_Jobs_
(a) Translate into Spanish this sentence from the ClickHouse forum thread below: "Insights backend is also unresponsive for me."
(b) Copy out everything in the ClickHouse forum thread below from "zKoz210 avatar Sep 22 '25 15:09" down to "to be related.".

_Passage given_
□ □ □ □

Running the query by hand in clickhouse-client within the container yields:

4 rows in set. Elapsed: 18.297 sec. Processed 136.07 million rows, 64.32 GB (7.44 million rows/s., 3.52 GB/s.) Peak memory usage: 284.89 MiB.

Not the fastest disks in the world, but still a lot of processing.

Count of table:

SELECT count(*)
FROM eap_items_1_local

Query id: e1d48846-cbbb-4492-9ba7-c5dadfeca1db

   ┌───count()─┐
1. │ 176510259 │ -- 176.51 million
   └───────────┘

Event ID

No response

frederikspang avatar Sep 20 '25 18:09 frederikspang

I am in the same position as you. Insights backend is also unresponsive for me. I just have a "few" more entries in clickhouse as it seems 😅

SELECT count(*)
FROM eap_items_1_local

Query id: 4dc1eae8-969c-454b-885c-fd886d912b0e

   ┌────count()─┐
1. │ 1369086710 │ -- 1.37 billion
   └────────────┘

I upgraded from 25.8.0 to 25.9.0

LordSimal avatar Sep 20 '25 18:09 LordSimal

Any news on this? I've had this issue since 24.8.0, I was hoping it would be fixed in this release

zKoz210 avatar Sep 22 '25 15:09 zKoz210

Any news on this? I've had this issue since 24.8.0, I was hoping it would be fixed in this release

24.8.0 a typo? Or have you run EAP with some other early access feature-flags?

I did for 25.8.0, and waited with raising the issue until GA of these features, like ourlogs and new stats UI/Taskbroker/other stuff I believed to be related.

frederikspang avatar Sep 22 '25 15:09 frederikspang

Oh, yes, mistake, 25.8.0

zKoz210 avatar Sep 22 '25 16:09 zKoz210

I am assuming we are not doing a contest here but:

   ┌────count()─┐
1. │ 7507373159 │ -- 7.51 billion
   └────────────┘

And indeed unless I manage to set the time interval to 24 hours the insights pages (in my case Laravel Back-end) just crash the server (16c/64GB and 64GB swap on NVMe storage). Good thing is that it defaults to 14 days so everytime I need to open the page, switch to 24h and wait 15-30 minutes for the server to calm down.

Curious if there is something to fix here or that it's because we run Clickhouse on a single node and it cannot distribute the load or something and we are just running into limitations of the current setup sentry.io has no problem with because they probably have quite a few nodes in their Clickhouse cluster.

□ □ □ □

_Record extracts_
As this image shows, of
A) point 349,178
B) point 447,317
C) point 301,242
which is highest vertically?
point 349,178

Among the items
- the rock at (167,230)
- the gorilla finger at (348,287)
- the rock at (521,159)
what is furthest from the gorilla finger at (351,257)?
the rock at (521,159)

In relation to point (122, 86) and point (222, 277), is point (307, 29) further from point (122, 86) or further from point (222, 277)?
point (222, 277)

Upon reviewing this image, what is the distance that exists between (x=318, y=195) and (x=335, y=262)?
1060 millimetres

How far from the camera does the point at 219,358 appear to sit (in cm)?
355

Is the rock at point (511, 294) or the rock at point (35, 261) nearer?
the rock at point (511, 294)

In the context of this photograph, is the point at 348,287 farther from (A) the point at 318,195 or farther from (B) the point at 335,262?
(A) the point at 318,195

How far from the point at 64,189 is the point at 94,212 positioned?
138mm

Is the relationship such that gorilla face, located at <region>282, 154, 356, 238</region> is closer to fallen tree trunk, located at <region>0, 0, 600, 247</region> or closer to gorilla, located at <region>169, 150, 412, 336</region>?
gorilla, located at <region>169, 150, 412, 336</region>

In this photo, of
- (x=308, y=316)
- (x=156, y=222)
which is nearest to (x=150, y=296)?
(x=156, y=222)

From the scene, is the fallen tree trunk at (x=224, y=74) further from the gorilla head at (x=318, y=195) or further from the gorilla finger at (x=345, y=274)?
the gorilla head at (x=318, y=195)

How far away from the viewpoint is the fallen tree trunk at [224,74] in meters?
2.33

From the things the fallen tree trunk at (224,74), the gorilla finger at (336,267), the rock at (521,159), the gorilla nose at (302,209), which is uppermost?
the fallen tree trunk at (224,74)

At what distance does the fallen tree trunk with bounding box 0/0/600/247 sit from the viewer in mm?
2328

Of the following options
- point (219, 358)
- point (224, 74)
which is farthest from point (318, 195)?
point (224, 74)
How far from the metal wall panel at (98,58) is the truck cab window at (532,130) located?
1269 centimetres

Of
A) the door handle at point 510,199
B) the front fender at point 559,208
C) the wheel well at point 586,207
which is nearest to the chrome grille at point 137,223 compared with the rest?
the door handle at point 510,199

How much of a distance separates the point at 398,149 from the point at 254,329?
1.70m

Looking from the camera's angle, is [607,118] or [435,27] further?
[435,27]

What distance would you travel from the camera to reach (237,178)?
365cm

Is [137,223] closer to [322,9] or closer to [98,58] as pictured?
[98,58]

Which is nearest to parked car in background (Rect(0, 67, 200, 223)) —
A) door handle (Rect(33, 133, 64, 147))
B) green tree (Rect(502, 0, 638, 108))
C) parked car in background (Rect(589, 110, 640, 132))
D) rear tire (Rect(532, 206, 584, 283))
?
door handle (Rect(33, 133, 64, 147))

□ □ □ □

_Final answers_
(a) El backend de Insights tampoco me responde.

(b)
zKoz210 avatar Sep 22 '25 15:09 zKoz210

Any news on this? I've had this issue since 24.8.0, I was hoping it would be fixed in this release

24.8.0 a typo? Or have you run EAP with some other early access feature-flags?

I did for 25.8.0, and waited with raising the issue until GA of these features, like ourlogs and new stats UI/Taskbroker/other stuff I believed to be related.